# Tarea a realizar
Reproduce íntegras las líneas comprendidas entre la que contiene "How much physical" y el final del conjunto, ambos extremos inclusive, y ajusta cada distancia de las respuestas sumándole 76.

Entradas sobre posicionamiento espacial
━━━━━━━━━━
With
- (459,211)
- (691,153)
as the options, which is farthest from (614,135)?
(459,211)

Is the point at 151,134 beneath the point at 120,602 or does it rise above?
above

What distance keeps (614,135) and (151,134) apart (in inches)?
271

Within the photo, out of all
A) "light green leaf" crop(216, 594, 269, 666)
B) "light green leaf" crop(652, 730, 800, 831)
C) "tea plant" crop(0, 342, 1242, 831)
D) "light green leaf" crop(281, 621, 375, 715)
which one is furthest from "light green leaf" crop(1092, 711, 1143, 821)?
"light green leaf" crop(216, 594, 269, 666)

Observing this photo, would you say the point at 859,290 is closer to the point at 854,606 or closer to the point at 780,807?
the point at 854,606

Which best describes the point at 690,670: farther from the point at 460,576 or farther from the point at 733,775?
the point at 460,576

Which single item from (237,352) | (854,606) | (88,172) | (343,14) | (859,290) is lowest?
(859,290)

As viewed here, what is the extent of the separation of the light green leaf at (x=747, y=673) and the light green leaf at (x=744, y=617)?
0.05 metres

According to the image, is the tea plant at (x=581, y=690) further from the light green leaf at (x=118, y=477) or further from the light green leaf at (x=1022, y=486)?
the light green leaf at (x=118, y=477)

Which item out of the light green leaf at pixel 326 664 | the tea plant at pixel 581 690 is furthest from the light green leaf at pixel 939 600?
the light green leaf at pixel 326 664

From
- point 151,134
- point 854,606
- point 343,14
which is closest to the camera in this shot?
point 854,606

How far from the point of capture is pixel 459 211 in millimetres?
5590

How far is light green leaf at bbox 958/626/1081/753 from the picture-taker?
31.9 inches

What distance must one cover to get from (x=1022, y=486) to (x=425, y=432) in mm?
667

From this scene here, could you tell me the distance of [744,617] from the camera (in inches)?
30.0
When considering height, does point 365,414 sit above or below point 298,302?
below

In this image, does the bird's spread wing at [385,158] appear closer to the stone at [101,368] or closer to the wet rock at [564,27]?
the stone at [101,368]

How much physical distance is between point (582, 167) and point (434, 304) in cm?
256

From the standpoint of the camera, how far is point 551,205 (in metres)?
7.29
━━━━━━━━━━
# La respuesta
How much physical distance is between point (582, 167) and point (434, 304) in cm?
332

From the standpoint of the camera, how far is point 551,205 (in metres)?
83.29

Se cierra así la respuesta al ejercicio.